Lì giocava a calcio per vivere: 70 pesos per disputare tre partite in fila, tanto per la sua famiglia, ma l’ambiente era ai limiti dell’horror. Filo spinato a dividere il campo dagli spalti e tante brutte entrate da dover evitare per poter andare in porta. No, non era l’ambiente per lui e fu così che Pocholo e Walter lo convinsero a giocare per la squadra del suo paesino, l’Unión Simoca.
Lì divenne una sorta di leggenda locale: trovò l’appellativo di Pulga, che oltre a essere lo stesso di Messi è anche quello più adatto a descrivere un ragazzo di soli 157 centimetri di altezza. Un piccoletto che però con i piedi incantava: segnò 12 gol in una partita ufficiale, la più bella giocata sotto gli occhi de padre.
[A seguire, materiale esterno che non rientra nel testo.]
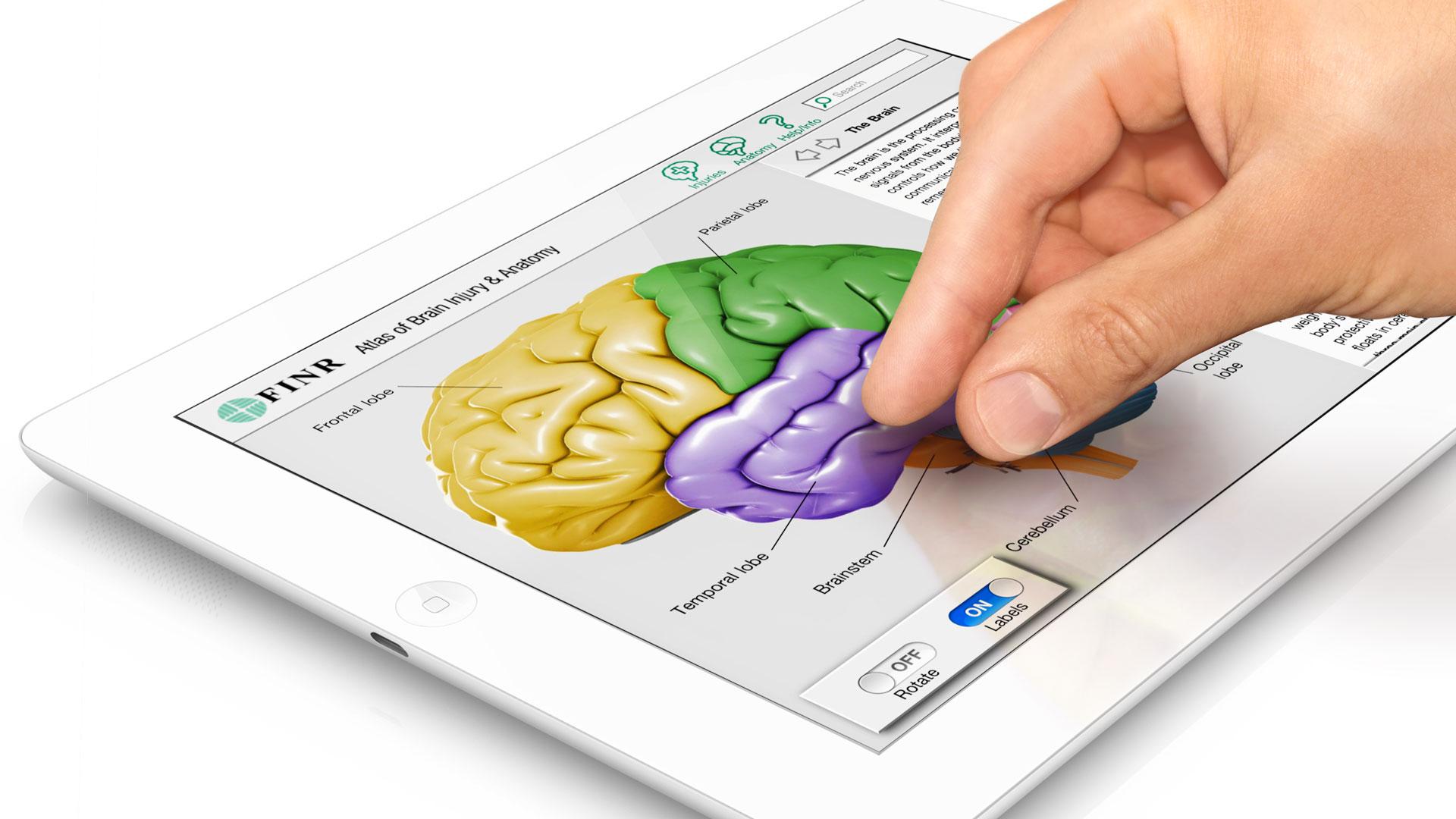 axs-studio-medical-ipad-app-neuroanatomy-atlas-interactive-011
Ha quindi lasciato la sua casa per andare a giocare da professionista con l’Atlético Tucumán, principale club della sua regione di cui è stato grande simbolo, prima di vestire il rojinegro con Newell’s prima e Colón poi. Ma è proprio con l’Atlético che ha lasciato le sue immagini più divertenti: una su tutte quando nel derby tucumano contro il San Martín per velocizzare il gioco si mise a guidare il caddy che trasportava un avversario infortunato, uno dei tanti episodi di un grandissimo personaggio.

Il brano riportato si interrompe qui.